*** Input data Section Begins ***

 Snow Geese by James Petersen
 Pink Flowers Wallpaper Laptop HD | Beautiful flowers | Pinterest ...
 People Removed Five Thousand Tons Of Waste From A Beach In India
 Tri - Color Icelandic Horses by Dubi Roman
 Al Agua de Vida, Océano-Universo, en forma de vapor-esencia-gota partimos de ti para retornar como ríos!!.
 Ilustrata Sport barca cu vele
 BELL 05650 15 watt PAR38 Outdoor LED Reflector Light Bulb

*** Input data Section Ends ***

* **What is required**: Transcribe only the trailing portion of the entries above: the line that contains "Tri - Color Icelandic Horses by Dubi Roman" and each line after it.

* **Result**:
 Tri - Color Icelandic Horses by Dubi Roman
 Al Agua de Vida, Océano-Universo, en forma de vapor-esencia-gota partimos de ti para retornar como ríos!!.
 Ilustrata Sport barca cu vele
 BELL 05650 15 watt PAR38 Outdoor LED Reflector Light Bulb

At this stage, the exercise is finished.